**Your task**: The response should contain only those lines of the entries below that include the string "mailto".
--------
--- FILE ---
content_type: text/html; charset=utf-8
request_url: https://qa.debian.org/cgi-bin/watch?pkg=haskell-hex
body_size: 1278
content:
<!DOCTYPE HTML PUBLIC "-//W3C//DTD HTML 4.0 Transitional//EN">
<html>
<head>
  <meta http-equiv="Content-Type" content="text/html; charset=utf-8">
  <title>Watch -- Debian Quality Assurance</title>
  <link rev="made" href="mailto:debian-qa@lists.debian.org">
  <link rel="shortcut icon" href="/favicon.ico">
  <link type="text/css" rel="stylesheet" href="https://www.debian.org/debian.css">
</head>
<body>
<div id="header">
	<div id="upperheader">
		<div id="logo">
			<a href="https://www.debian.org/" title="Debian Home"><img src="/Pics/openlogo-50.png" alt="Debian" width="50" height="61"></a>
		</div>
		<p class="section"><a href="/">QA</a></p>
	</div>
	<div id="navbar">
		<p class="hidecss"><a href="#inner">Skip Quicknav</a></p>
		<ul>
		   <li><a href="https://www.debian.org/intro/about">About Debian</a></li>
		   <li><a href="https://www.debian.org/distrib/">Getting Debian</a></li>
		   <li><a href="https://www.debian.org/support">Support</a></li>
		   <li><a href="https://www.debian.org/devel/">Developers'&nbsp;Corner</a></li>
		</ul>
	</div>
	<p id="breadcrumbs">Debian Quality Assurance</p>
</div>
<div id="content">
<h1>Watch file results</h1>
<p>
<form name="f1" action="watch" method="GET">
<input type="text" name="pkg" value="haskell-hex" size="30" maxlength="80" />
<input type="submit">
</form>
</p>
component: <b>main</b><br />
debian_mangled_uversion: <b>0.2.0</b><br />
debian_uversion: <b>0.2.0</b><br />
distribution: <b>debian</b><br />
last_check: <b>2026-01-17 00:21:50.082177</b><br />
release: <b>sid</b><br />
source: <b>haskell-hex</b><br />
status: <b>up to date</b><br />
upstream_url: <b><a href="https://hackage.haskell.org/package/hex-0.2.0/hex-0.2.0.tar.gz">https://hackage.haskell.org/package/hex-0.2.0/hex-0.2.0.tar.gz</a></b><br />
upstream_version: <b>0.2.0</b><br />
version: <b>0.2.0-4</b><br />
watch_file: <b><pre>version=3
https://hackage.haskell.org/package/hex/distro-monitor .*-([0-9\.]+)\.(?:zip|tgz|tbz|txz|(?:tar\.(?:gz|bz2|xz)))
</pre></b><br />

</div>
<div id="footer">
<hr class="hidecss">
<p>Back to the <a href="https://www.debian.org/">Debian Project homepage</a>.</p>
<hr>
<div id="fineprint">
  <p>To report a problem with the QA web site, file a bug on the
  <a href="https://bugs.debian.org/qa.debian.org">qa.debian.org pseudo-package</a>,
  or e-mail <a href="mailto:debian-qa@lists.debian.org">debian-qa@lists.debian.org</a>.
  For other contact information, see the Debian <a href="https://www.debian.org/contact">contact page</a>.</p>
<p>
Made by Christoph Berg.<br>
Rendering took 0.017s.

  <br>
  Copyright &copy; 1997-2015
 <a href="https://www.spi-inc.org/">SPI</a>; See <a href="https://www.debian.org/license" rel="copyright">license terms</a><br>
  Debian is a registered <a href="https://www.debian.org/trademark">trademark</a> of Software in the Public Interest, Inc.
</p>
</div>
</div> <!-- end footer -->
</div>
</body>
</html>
--------
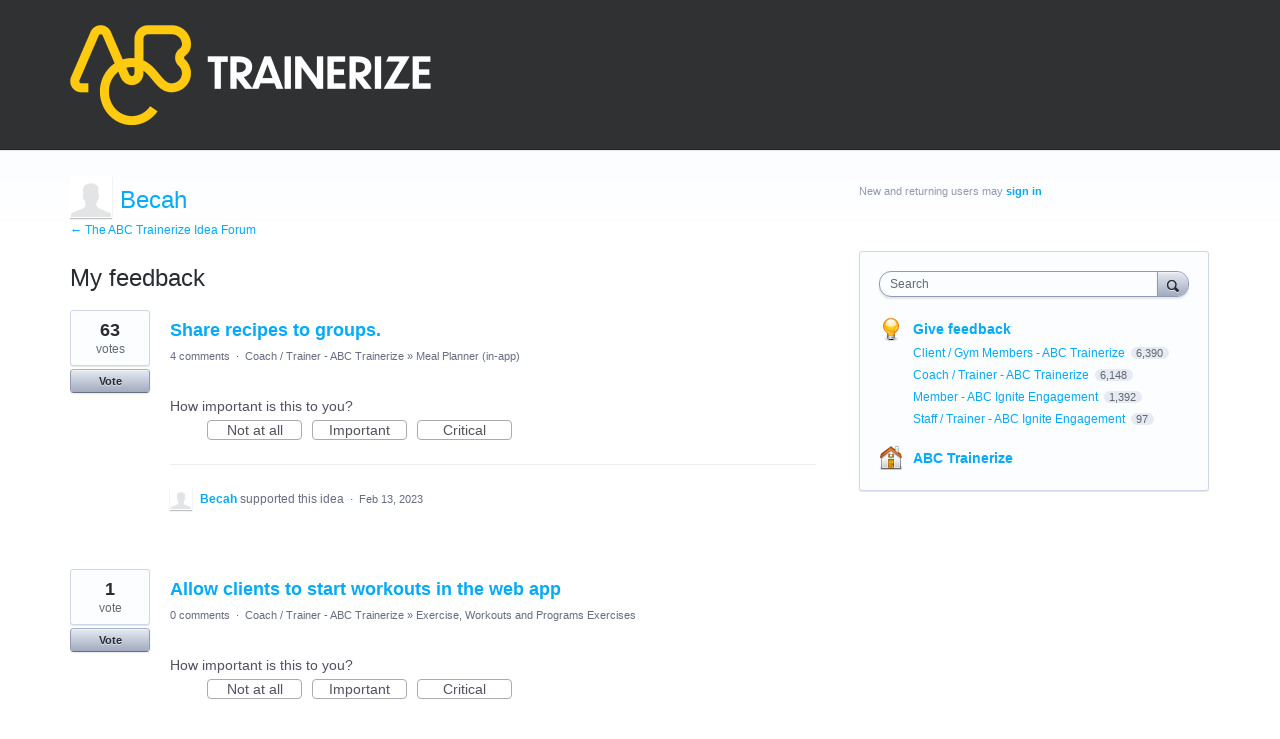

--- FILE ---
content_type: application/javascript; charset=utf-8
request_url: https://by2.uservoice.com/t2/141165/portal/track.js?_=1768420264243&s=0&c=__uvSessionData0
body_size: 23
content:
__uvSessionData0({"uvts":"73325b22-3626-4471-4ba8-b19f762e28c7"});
--------
**Answer**:
  <link rev="made" href="mailto:debian-qa@lists.debian.org">
  or e-mail <a href="mailto:debian-qa@lists.debian.org">debian-qa@lists.debian.org</a>.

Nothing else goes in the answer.